BEGIN RECORDED DATA

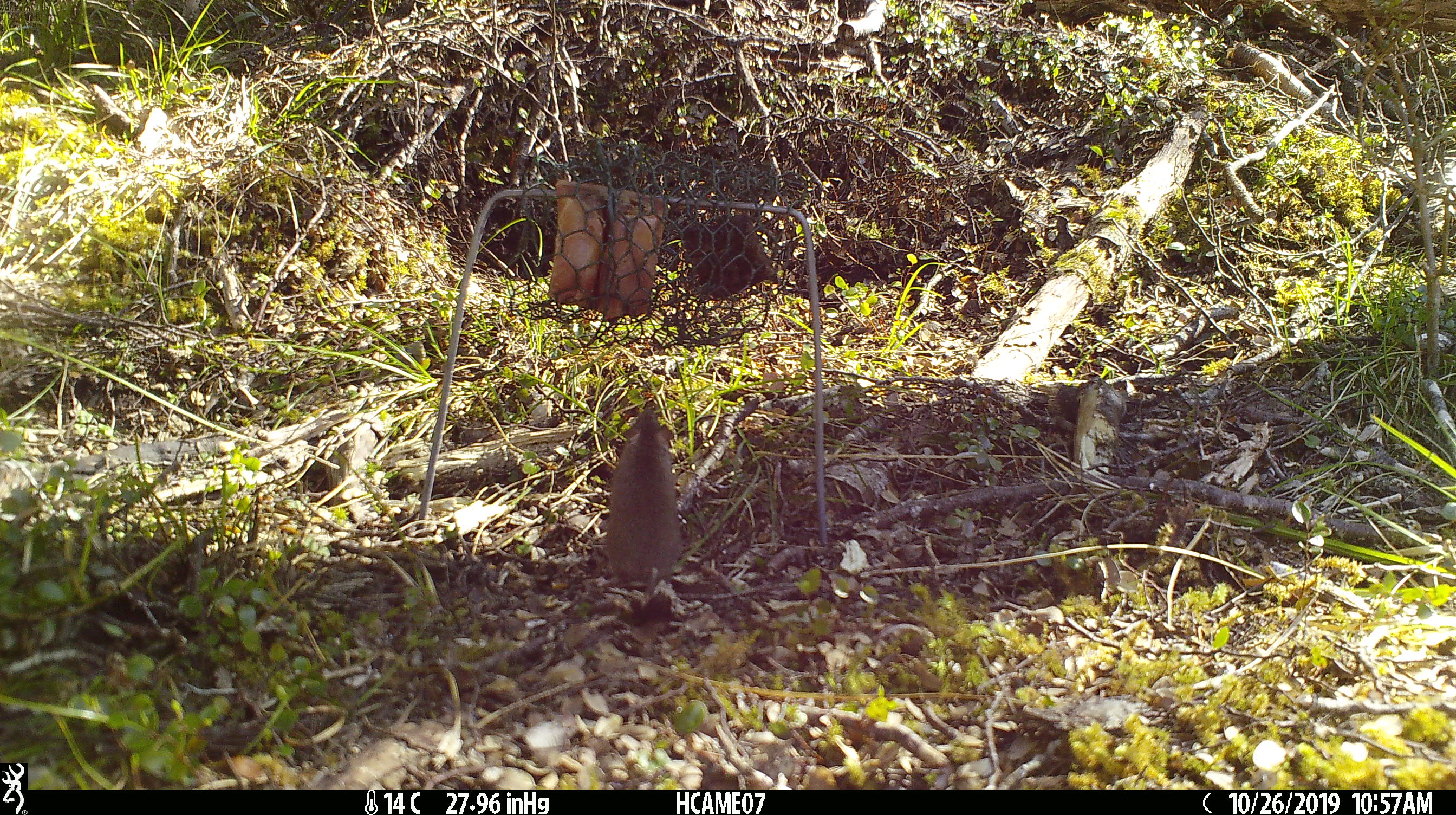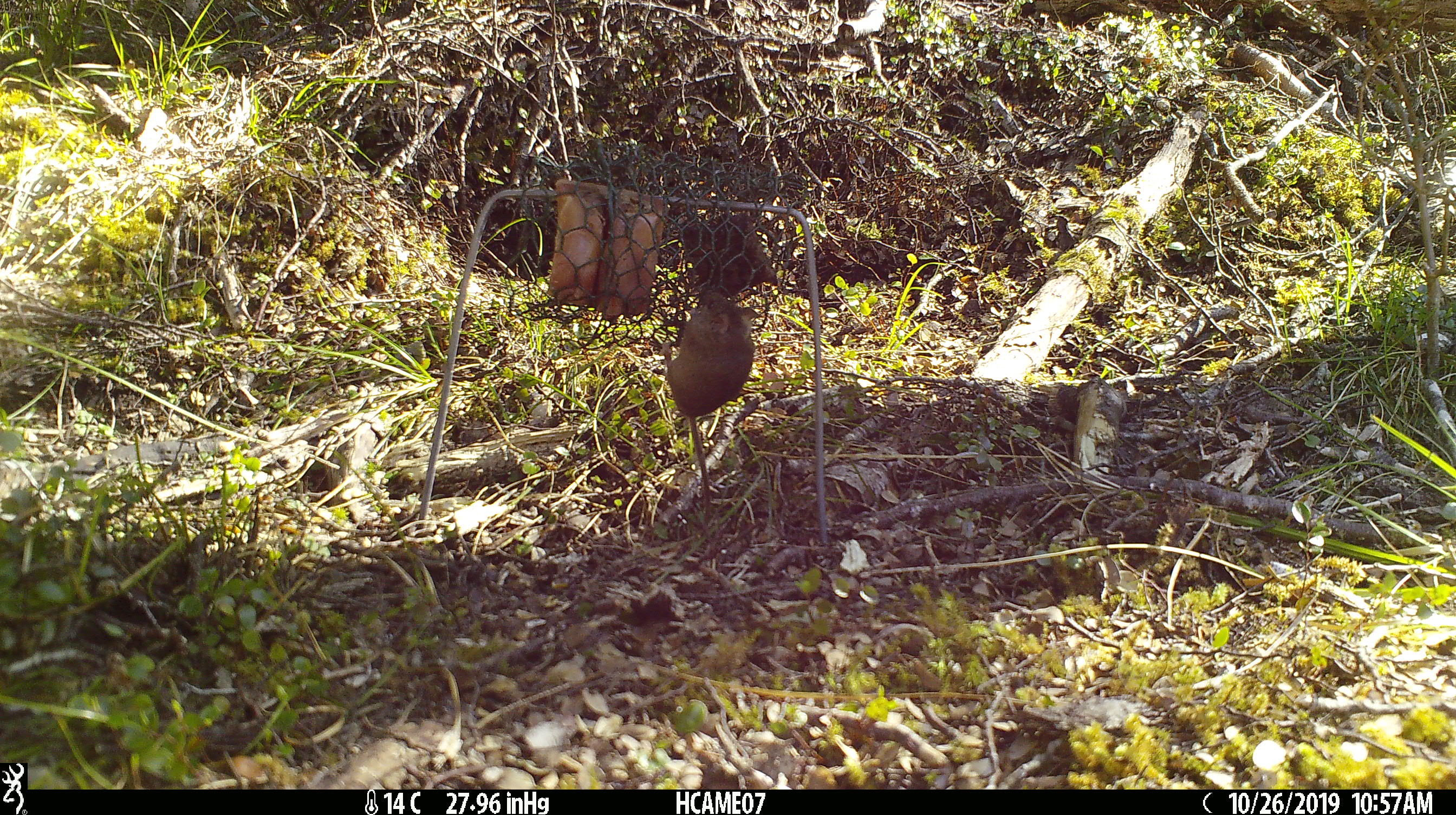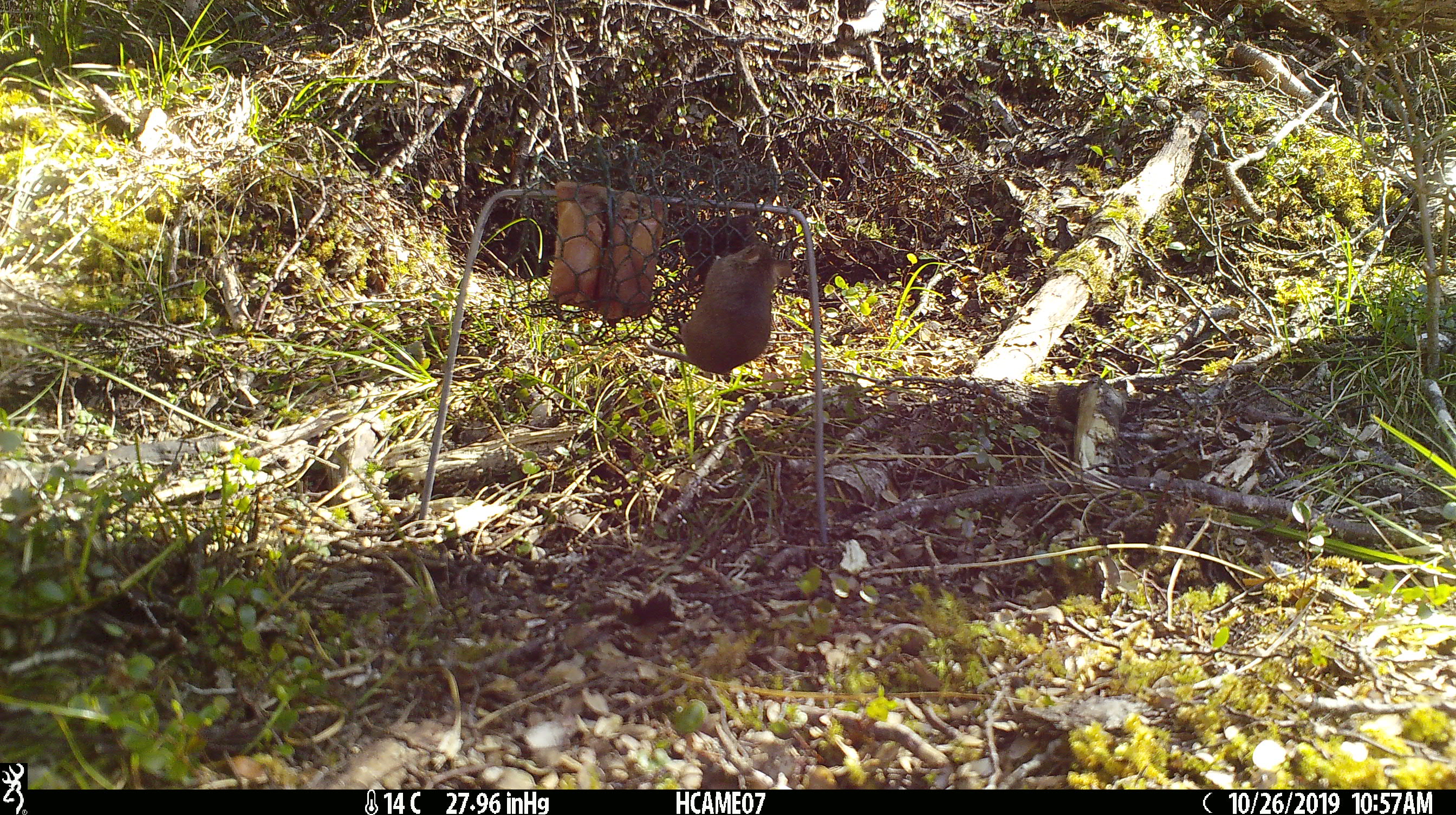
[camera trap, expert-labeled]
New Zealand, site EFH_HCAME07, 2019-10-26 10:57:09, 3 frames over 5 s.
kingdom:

END RECORDED DATA

• [TRY IT] Repeat every line above precisely; pictures do not belong in the copy.

• [COMPLETED EXERCISE]
[camera trap, expert-labeled]
New Zealand, site EFH_HCAME07, 2019-10-26 10:57:09, 3 frames over 5 s.
kingdom:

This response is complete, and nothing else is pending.